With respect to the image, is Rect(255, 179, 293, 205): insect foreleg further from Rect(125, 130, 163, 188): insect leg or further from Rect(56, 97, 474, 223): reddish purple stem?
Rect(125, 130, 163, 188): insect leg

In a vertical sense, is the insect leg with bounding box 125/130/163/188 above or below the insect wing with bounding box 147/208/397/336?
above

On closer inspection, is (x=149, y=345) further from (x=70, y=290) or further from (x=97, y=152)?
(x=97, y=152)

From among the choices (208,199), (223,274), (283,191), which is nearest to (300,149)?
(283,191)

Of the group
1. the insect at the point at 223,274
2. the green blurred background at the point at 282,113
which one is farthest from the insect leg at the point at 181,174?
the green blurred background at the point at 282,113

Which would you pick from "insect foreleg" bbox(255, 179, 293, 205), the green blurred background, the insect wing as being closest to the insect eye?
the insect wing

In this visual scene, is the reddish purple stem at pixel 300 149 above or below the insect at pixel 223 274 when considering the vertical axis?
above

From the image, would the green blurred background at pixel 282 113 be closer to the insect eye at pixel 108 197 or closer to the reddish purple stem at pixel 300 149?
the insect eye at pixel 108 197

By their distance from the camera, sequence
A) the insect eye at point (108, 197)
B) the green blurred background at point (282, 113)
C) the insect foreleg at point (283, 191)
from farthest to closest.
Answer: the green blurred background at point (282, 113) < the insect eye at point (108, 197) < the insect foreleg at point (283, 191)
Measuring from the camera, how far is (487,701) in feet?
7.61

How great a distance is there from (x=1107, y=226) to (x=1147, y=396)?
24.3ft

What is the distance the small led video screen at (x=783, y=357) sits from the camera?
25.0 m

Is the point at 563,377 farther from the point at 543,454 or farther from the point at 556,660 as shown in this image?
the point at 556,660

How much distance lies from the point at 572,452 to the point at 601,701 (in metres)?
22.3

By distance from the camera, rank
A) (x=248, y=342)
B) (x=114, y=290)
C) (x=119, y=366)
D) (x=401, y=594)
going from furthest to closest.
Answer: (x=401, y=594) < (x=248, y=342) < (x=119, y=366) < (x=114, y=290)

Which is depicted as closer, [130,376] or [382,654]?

----------------

* _INSTRUÇÕES DE TRABALHO_:
Reproduza fielmente as linhas das entradas acima, começando pela linha que contém "Is the point" e seguindo até o fim das entradas, com ambas as extremidades incluídas.

* _A SOLUÇÃO_:
Is the point at 563,377 farther from the point at 543,454 or farther from the point at 556,660 as shown in this image?
the point at 556,660

How much distance lies from the point at 572,452 to the point at 601,701 (in metres)?
22.3

By distance from the camera, rank
A) (x=248, y=342)
B) (x=114, y=290)
C) (x=119, y=366)
D) (x=401, y=594)
going from furthest to closest.
Answer: (x=401, y=594) < (x=248, y=342) < (x=119, y=366) < (x=114, y=290)

Which is depicted as closer, [130,376] or [382,654]?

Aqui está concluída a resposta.